Burley’s line of questioning, which included her asking Bullivant how he felt about the beheadings, mirrors a trend seen within some parts of the British media, in the expectation that it is the duty of the international Muslim community to publicly denounce terrorist attacks carried out in the name of Islam by extremists, such as the beheadings committed by ‘Jihadi John’ Mohammed Emwazi. This is inherently Islamophobic. It rests on the assumption that Muslims who do not do so therefore both share the views of the attackers, and support their actions as morally just. This trend did not appear, however, after the 2011 terrorist attacks in Norway carried out by Anders Breivik, killing seventy seven people. Breivik himself stated, “Well, I am a militant Christian; to prevent the de-Christianisation of Europe is very important.” Christians were not questioned by the media on their opinions of the killings; it was an inherent assumption that any reasonable person would find them abhorrent. The complete reverse has occurred in relation to instances of Islamic terrorism including ‘Jihadi John,’ where there seems to be an assumption that Muslims support their actions unless they explicitly express otherwise and justify their opinions.
Neither the Christian population of Norway, nor the worldwide Christian community, were expected to apologise or denounce the heinous actions of Breivik, and Christianity was not held accountable in any way. Other influences including right wing extremism, Islamophobia, and mental health problems were explored and all used to justify his actions. On the other hand, in the analysis of Mohammed Emwazi and the Charlie Hebdo attackers, the primary motivating aspect of their actions is their adherence to Islam. Whilst this may be a valid conclusion, the dismissal of other external influences and interacting factors when discussing Islamist extremism is something largely unseen when analysing extremism within other religions, namely Christianity.
Boris Johnson, in his column for The Telegraph, recently published an article, “Young British Muslims should realise that extremists like Jihadi John are not honouring Islam.” Whilst he writes: “I believe – and I certainly want to believe – that this jihadi madness is rejected by the overwhelming majority of Muslims,” the title and general tone of his article would suggest that he in fact believes quite the opposite. The title itself implies that Johnson does in fact believe that young British Muslims find the actions of Emwazi honourable, and the article as a whole patronises the entire British Muslim community, whose only connection to Emwazi is religion. He later calls on Cage UK to apologise to the families of the victims of Emwazi, reinforcing the tendency of expecting Muslims to accept guilt for actions committed by other Muslims.

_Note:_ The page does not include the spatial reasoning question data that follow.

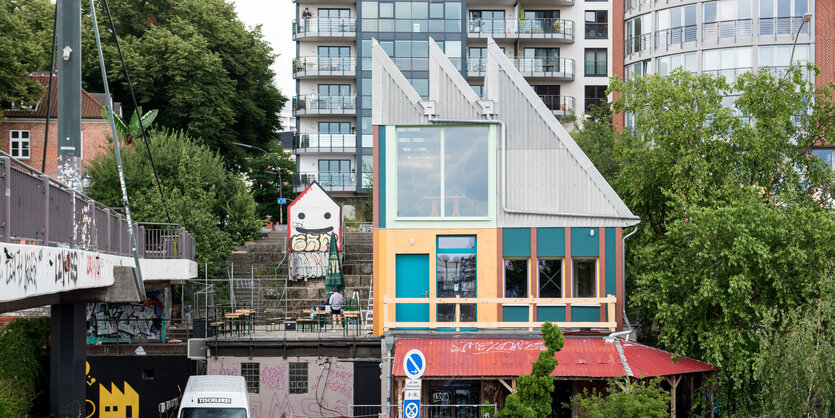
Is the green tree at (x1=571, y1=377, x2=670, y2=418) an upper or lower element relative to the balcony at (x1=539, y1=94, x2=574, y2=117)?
lower

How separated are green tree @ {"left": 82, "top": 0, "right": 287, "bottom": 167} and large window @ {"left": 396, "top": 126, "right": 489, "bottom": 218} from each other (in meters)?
37.7

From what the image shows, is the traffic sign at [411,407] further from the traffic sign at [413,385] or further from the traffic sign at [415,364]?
the traffic sign at [415,364]

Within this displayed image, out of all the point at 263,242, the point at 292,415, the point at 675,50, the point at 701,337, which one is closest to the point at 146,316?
the point at 292,415

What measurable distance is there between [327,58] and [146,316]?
3842 centimetres

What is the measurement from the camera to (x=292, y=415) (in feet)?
85.9

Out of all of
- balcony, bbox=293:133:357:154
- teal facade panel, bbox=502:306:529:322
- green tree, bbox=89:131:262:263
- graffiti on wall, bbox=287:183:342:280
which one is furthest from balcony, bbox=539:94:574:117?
teal facade panel, bbox=502:306:529:322

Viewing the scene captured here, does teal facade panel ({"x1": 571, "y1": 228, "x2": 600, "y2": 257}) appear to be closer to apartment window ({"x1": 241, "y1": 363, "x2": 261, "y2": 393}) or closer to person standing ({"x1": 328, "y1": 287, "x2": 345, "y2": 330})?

It should be noted that this trend is more concentrated within the more conservative elements of the British media, primarily The Telegraph. Sky News, under impartiality laws is legally required to remain neutral, although it has come under criticism in the past for its lack of neutrality, for example during the 2010 General Election. There certainly appears to be less demand for Muslim apologies within more central and left leaning news outlets, such as the BBC and The Guardian. However, this trend within any part of British journalism is concerning, as the British Muslim community is not, and should not be presented as being, accountable in any way for the actions of fellow Muslims.